Sie sind auf der Suche nach einem Nebenverdienst?
Wir zeigen Ihnen, was Sie beachten müssen.
05.05.2011
Viele Studenten erhalten BAföG, da ihre Eltern nicht genügend verdienen, um sie unterstützen zu können. Doch meist reicht nicht einmal dieser Zuschuss aus, um ein eigenes Leben finanzieren zu können. Deswegen entscheiden sich immer mehr Empfänger für einen Nebenverdienst, doch hier lauern einige Stolperfallen, die im Vorfeld beachtet werden sollten.
Eine bestimmte Fehl-Information bezüglich Nebenverdienst bei Bezug von BAföG ist weit verbreitet. So denken die meisten, dass es keine Probleme gibt, wenn der monatliche Verdienst nicht mehr als 400 Euro beträgt. Wollen die BAföG-Empfänger jedoch mit keinen Kürzungen rechnen, so dürfen sie den Betrag von 360,88 Euro nicht übersteigen. Unter anderen Umständen wird das BAföG um 30,71 Euro gekürzt.

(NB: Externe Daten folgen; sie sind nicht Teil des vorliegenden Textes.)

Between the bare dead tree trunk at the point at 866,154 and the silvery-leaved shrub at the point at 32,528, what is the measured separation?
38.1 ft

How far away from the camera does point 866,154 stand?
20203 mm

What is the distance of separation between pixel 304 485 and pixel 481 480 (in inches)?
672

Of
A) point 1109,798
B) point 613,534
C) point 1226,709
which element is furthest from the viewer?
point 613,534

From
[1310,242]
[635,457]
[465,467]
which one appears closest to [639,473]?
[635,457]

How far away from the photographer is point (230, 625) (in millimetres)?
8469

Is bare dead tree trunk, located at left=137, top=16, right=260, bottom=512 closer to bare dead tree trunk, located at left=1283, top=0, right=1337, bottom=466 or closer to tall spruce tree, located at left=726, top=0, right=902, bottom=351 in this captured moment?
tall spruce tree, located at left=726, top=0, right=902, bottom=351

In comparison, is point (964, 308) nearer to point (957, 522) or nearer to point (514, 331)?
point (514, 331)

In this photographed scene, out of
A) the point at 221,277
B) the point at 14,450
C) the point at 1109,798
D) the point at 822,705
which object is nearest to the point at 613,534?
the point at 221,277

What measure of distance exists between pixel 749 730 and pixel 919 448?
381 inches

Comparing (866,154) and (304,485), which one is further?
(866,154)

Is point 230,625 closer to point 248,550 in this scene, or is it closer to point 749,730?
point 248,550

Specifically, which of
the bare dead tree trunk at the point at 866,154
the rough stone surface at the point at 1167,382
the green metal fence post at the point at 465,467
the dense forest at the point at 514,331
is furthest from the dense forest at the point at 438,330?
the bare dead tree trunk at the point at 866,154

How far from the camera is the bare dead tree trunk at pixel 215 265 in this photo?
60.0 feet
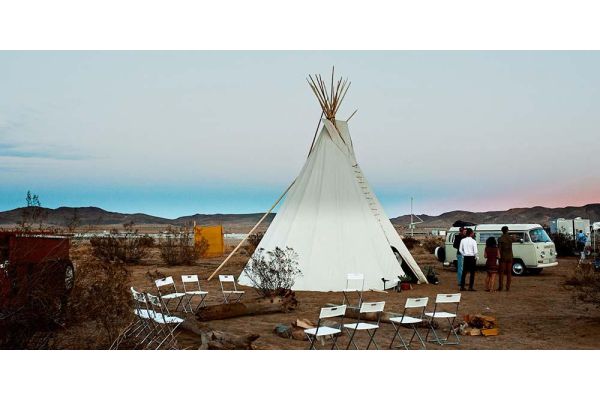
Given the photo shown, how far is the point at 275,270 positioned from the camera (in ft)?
38.8

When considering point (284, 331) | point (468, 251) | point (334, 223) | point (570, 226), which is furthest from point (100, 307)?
point (570, 226)

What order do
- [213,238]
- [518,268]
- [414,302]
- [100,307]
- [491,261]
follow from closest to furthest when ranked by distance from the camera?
[414,302]
[100,307]
[491,261]
[518,268]
[213,238]

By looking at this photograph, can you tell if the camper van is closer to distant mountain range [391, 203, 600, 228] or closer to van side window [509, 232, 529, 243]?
van side window [509, 232, 529, 243]

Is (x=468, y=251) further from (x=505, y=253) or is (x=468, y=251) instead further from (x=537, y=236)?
(x=537, y=236)

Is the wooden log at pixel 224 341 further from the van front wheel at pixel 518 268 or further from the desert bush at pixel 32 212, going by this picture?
the van front wheel at pixel 518 268

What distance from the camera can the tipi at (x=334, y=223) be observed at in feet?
42.0

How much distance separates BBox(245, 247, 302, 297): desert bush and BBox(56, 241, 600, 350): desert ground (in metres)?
0.45

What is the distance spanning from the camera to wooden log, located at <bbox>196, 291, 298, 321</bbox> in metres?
8.94

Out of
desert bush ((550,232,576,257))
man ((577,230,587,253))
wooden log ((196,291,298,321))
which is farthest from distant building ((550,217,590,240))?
wooden log ((196,291,298,321))

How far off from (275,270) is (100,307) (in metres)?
5.12

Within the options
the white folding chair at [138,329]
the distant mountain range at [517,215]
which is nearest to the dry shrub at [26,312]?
the white folding chair at [138,329]

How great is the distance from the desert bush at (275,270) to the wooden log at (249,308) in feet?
2.75

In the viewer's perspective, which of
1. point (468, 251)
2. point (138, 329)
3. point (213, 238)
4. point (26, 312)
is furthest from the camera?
point (213, 238)
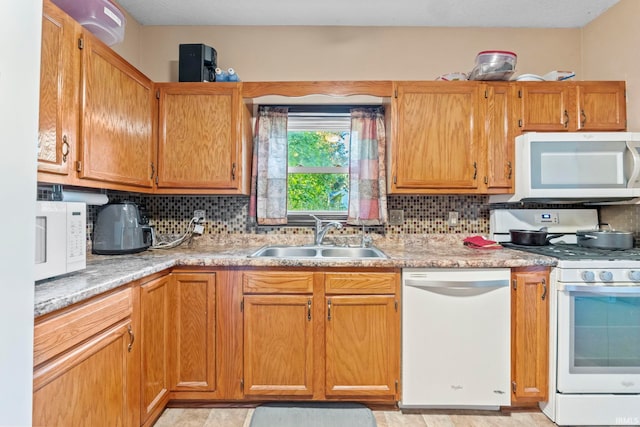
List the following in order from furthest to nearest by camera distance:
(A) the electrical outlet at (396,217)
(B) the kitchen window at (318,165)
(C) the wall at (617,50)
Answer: (B) the kitchen window at (318,165) → (A) the electrical outlet at (396,217) → (C) the wall at (617,50)

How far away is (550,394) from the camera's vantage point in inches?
68.0

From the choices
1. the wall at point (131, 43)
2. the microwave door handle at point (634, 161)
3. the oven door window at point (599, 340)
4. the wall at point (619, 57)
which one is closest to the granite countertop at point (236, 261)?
the oven door window at point (599, 340)

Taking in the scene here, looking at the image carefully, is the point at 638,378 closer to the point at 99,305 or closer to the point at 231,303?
the point at 231,303

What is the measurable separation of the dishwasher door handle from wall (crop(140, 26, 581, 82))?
1575 millimetres

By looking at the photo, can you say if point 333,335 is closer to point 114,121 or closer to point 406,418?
point 406,418

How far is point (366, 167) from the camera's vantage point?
2365mm

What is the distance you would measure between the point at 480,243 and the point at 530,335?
63cm

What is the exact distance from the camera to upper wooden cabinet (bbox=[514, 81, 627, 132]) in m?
2.08

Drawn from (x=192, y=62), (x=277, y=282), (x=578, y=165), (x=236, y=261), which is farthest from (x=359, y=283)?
(x=192, y=62)

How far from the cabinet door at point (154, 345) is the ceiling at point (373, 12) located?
189 cm

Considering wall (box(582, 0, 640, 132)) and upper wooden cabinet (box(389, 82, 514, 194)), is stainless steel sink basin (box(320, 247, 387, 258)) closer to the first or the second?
upper wooden cabinet (box(389, 82, 514, 194))

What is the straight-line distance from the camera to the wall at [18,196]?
0.71 meters

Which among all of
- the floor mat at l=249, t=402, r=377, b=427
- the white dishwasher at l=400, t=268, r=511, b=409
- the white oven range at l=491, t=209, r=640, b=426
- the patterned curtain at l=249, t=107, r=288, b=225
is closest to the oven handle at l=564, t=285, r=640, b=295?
the white oven range at l=491, t=209, r=640, b=426

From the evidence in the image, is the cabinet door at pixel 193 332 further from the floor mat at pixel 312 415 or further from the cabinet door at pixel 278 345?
the floor mat at pixel 312 415
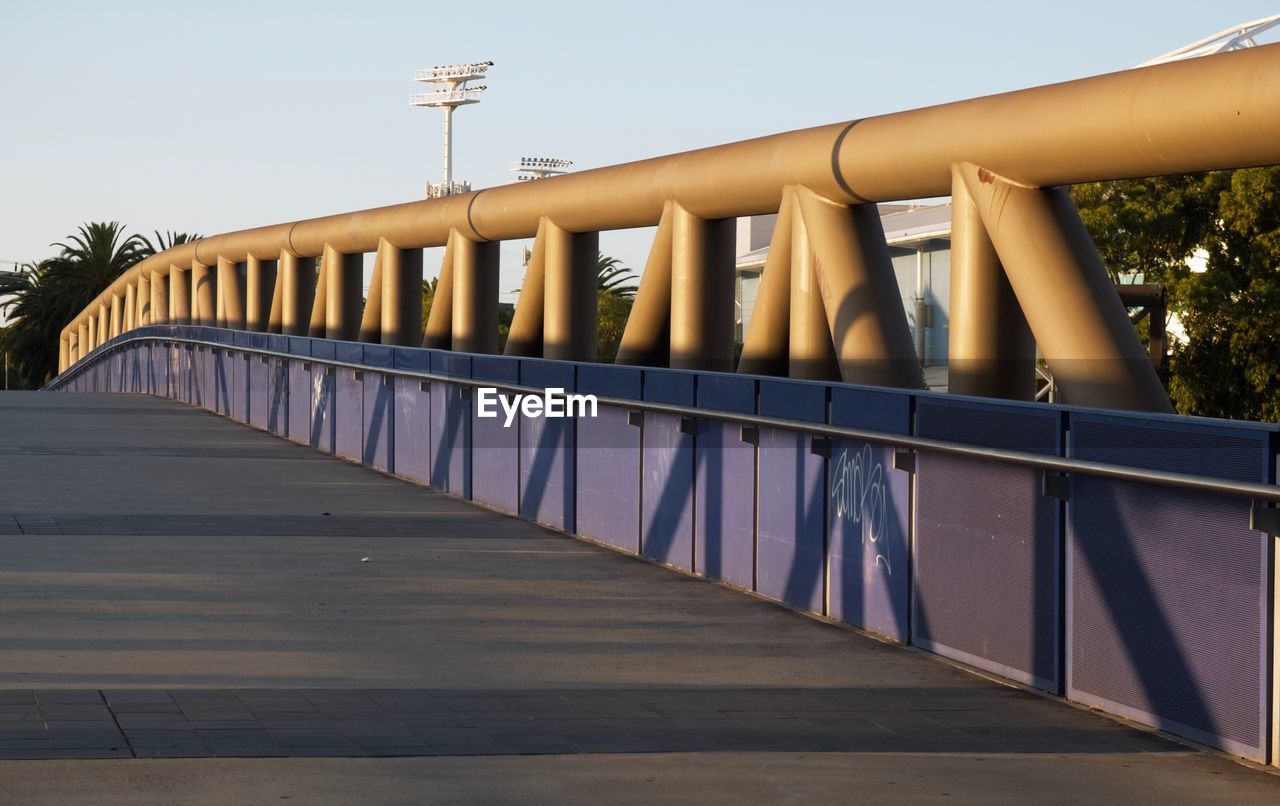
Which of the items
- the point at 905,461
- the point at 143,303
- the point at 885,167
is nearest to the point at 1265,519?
the point at 905,461

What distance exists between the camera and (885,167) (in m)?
13.0

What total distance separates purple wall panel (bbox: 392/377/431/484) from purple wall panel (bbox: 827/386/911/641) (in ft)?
29.1

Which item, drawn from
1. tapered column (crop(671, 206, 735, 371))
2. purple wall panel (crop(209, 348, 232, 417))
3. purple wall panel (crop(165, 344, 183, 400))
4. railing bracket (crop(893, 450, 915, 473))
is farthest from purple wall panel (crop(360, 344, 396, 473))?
purple wall panel (crop(165, 344, 183, 400))

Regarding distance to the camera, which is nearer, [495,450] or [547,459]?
A: [547,459]

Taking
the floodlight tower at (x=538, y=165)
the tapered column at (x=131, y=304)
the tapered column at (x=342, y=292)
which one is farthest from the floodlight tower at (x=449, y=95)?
the tapered column at (x=342, y=292)

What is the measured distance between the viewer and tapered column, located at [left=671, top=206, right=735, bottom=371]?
55.3 feet

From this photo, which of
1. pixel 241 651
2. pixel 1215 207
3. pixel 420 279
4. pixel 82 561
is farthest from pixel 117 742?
pixel 1215 207

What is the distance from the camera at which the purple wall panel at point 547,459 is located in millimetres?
15133

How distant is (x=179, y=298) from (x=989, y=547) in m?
42.6

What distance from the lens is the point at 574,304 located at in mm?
20672

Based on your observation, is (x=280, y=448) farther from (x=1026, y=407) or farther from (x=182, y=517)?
(x=1026, y=407)

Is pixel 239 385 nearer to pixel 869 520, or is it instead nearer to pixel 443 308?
pixel 443 308

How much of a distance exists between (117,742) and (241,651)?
220cm

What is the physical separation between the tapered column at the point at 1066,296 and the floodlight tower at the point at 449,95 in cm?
14099
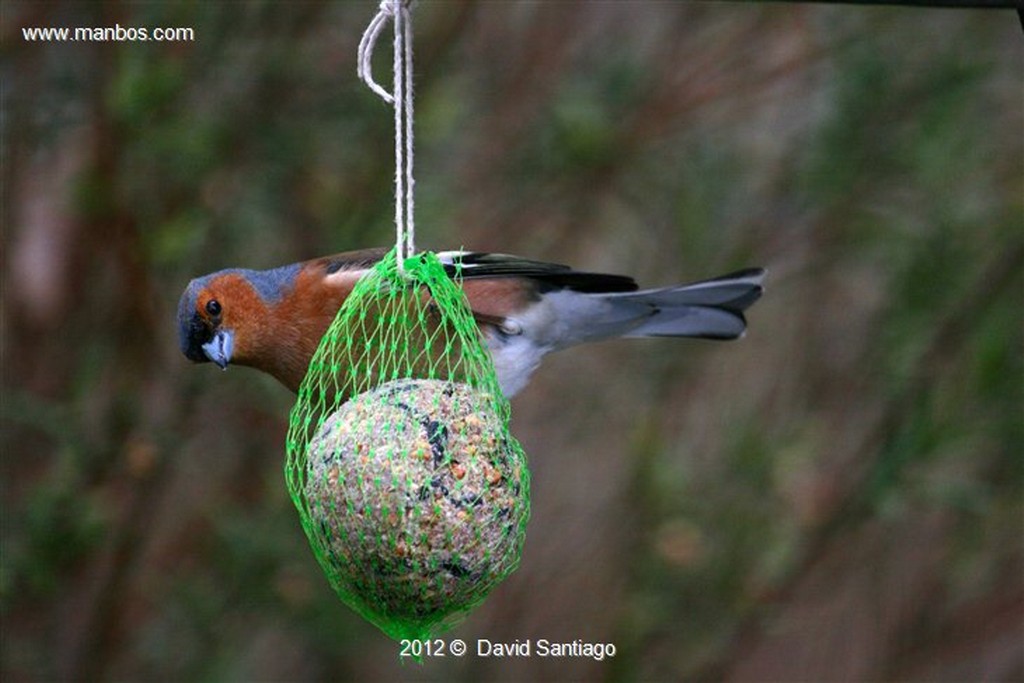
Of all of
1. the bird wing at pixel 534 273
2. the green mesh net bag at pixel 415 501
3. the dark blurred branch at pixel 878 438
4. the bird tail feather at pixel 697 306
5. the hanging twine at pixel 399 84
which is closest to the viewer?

Dieser Umstand hängt damit zusammen, dass die BAföG-Freibeträge nicht erhöht wurden, was sich auch auf den Freibetrag des Einkommens auswirkt. Wer nicht bereit ist, diese Kürzung hinzunehmen, sollte beachten, dass er bei seinem Nebenverdienst möglichst diesen Betrag von 360,88 Euro nicht übersteigt.
Auch sollte beachtet werden, dass ein monatlicher Verdienst von über 400 Euro sich auf die Krankenversicherung auswirkt, die ab diesen Betrag selbst bezahlt werden muss und nicht, wie es bei unter 25jährigen üblich ist, über die Familienversicherung laufen kann.
Doch es gibt noch eine weitere Zahl, die von Bedeutung ist. So sollten BAföG-Empfänger nicht mehr als 7.188 Euro pro Jahr verdienen. Überschreiten sie diese Grenze, die auch bereits den BAföG-Zuschuss enthält, so gibt es kein Kindergeld mehr und auch die Steuerfreibeträge der Eltern entfallen. Es ist also ratsam, sich vorher zu informieren, welche Kürzungen auf einen Zukommen, wenn diese Grenzen überschritten werden.
Empfänger von BAföG können problemlos einem Nebenverdienst nachgehen, wenn sie sich bewusst machen, dass ab einem gewissen Betrag der BAföG-Satz gekürzt wird und eventuell Probleme mit der Krankenversicherung auftauchen werden. Wer dies nicht riskieren will, sollte diese Grenzen nicht überschreiten.